Definitions - General Gift Planning

Individual Retirement Account (IRA)

An Individual Retirement Account (IRA) is a form of tax-free account defined by federal tax law that is designed to encourage taxpayers to save for retirement. The IRA account is set up by the individual and funded by the individual. The maximum amount people under the age of 50 may be able to contribute to their IRA in 2015 remains $5,500. For those ages 50 and up, an additional $1,000 "catch-up" contribution is typically available, for a total limit of $6,500. to an IRA. Contributions to the IRA are tax-deductible if the contributor does not benefit from any other retirement plan or meets certain income criteria.

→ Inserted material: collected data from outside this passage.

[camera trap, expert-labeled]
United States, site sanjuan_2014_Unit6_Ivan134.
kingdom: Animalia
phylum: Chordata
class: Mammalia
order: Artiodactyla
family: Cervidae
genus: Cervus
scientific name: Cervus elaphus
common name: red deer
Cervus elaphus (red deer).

Otherwise, they are not tax-deductible.

Income Tax

Income tax is the tax a taxpayer must pay on his or her taxable income.  Taxable income equals a taxpayer's adjusted gross income minus all allowable deductions.  Taxpayers report their federal income tax on Form 1040.

Income Beneficiary

An income beneficiary is a person to whom income payments are made.  In the context of planned giving, an income beneficiary is a person who receives payments from a life income plan, such as a gift annuity or charitable remainder trust.

Inclusion Ratio

The inclusion ratio is the fraction of a distribution from an individual or trust that is subject to generation skipping transfer tax (GST).  For example, if a lead trust distributes $1,000,000 to a "skip person" and the inclusion ratio is .40, the amount of the distribution that will be subject to GST is .40 x $1,000,000 or $400,000.

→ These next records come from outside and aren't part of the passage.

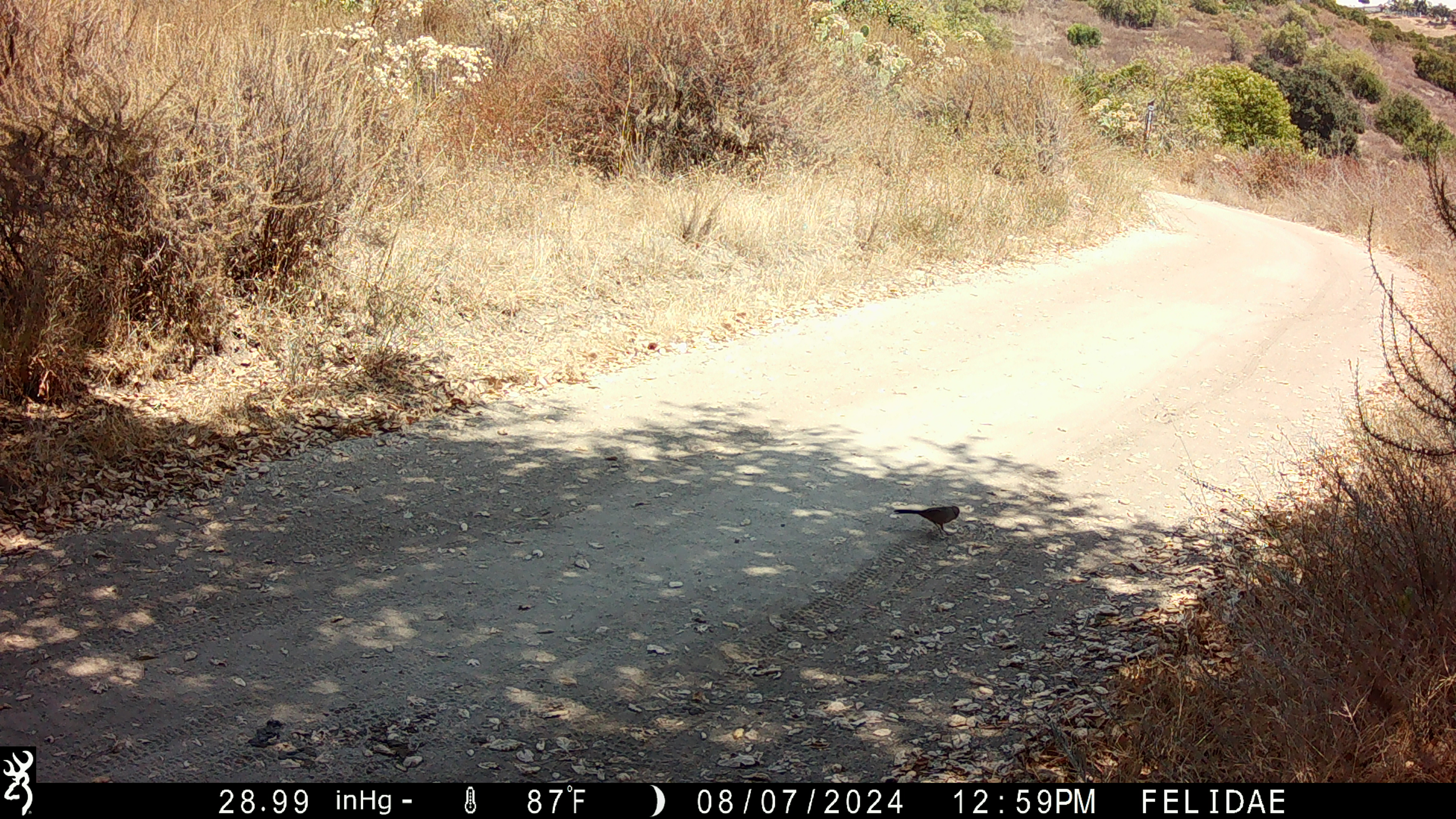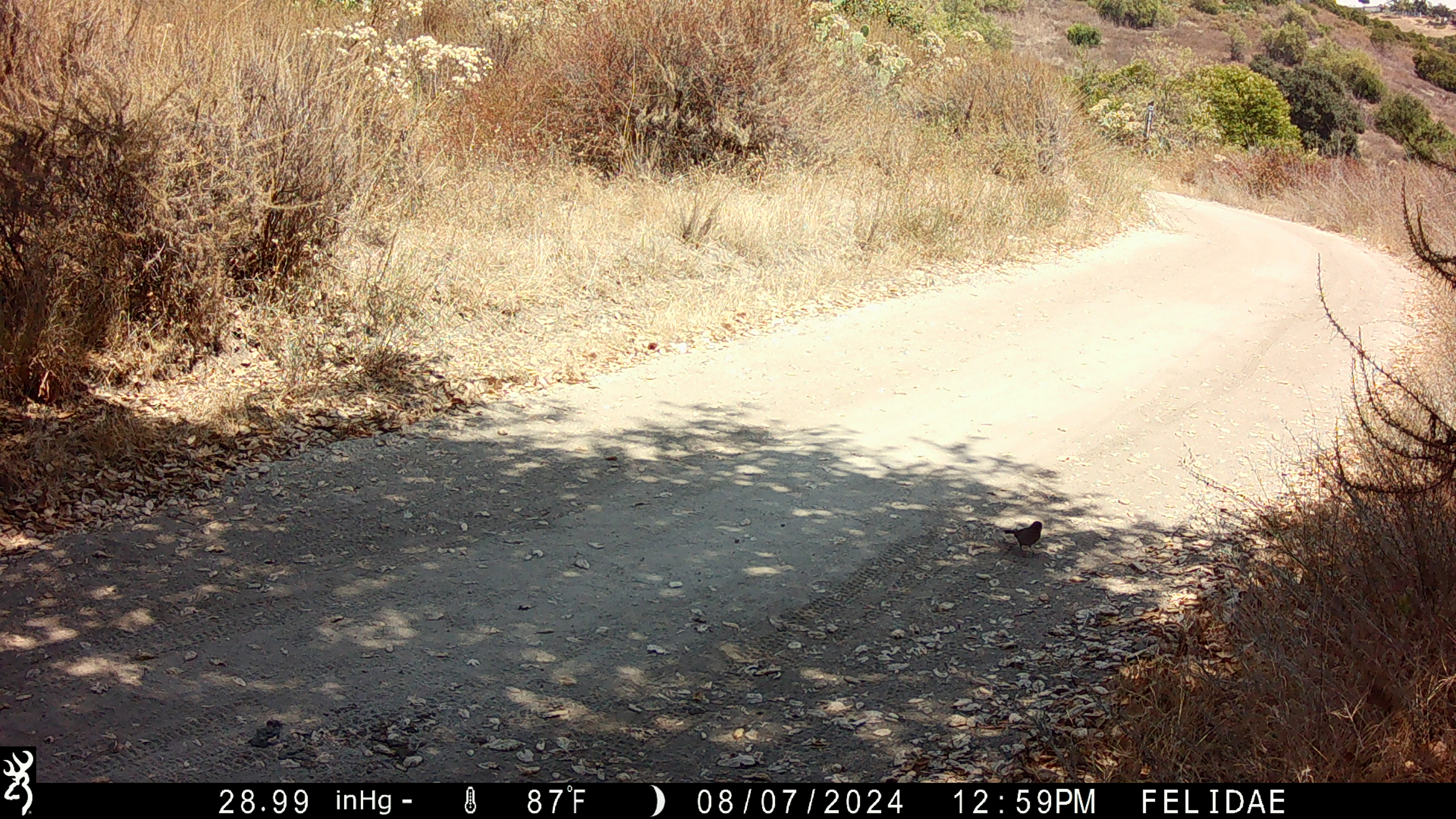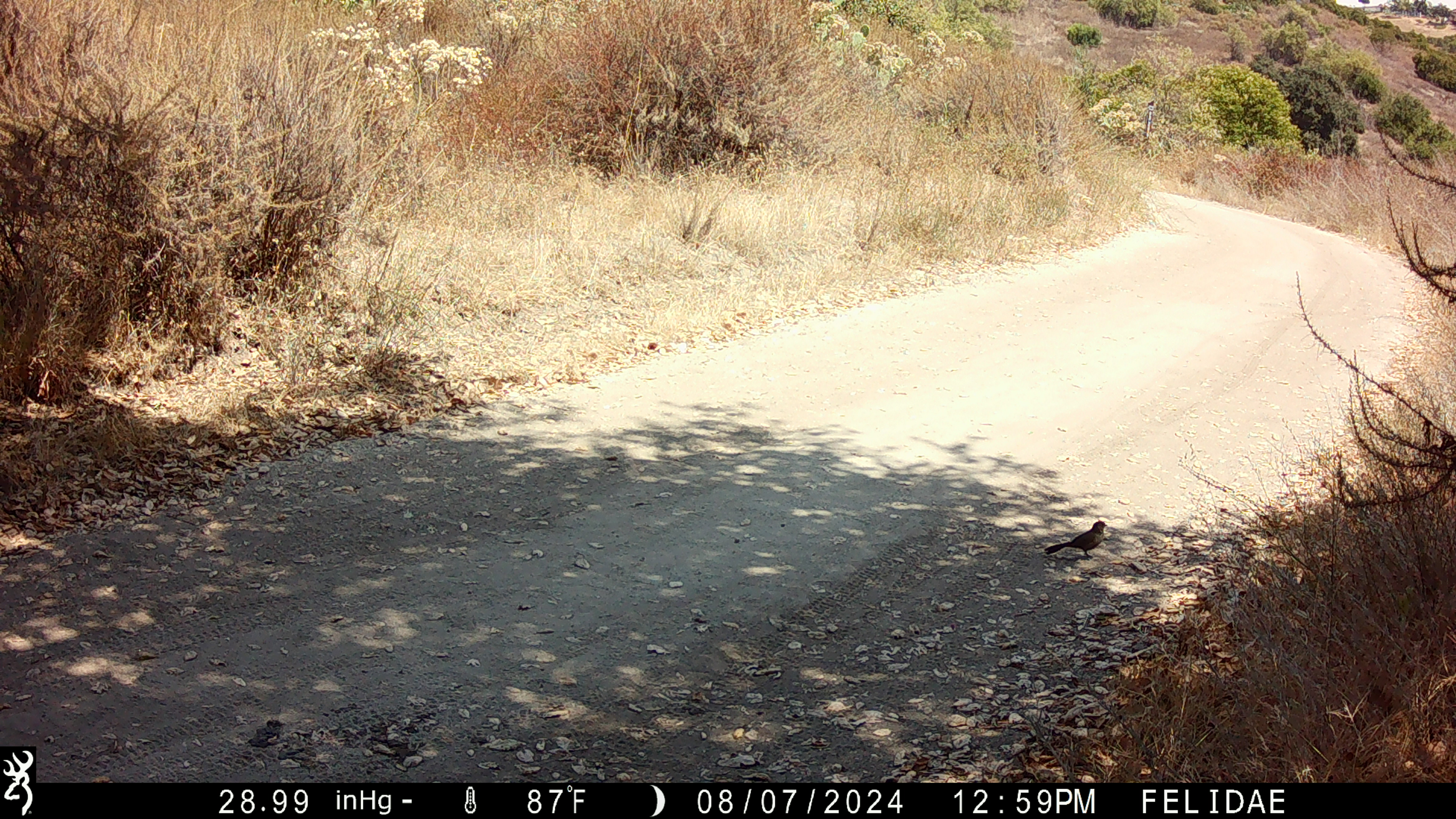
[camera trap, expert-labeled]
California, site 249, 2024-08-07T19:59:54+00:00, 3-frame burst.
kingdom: Animalia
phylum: Chordata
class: Aves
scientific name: Aves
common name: bird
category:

Life income plan payments:

For life income plans that make distributions that are subject to GST, the inclusion ratio equals:

1 - (GST exemption used / (funding amount - charitable deduction))

Bargain Sale Ratio

The bargain sale ratio is computed whenever a donor funds a gift annuity or bargain sale with appreciated property.  It is the fraction of the funding property that the IRS will consider to have been sold to the charity.  It also is the proportion of the donor's capital gain in the property that the donor will have to report as capital gain income on his or her tax return.

Annual Gift Tax Exclusion

In 2015, the first $14,000 that a taxpayer gives to another individual each year is excluded from gift tax under the annual gift tax exclusion.  For example, a couple with three children can give $78,000 away to their children each year without making a taxable gift.  This is because there are two donors and three recipients: 2 x 3 x $14,000 = $84,000.

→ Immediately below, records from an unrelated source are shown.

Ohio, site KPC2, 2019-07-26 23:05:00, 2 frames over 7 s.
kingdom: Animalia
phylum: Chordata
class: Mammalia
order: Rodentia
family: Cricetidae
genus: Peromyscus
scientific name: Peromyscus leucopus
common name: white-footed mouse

American Council on Gift Annuities

The American Council on Gift Annuities (ACGA) is a national organization of charities that promotes charitable gift annuities. Among its many functions, it is a clearinghouse for information on gift annuities, sponsors the Conference on Gift Annuities every three years, and issues tables of suggested maximum annuity rates that member charities should offer to their donors.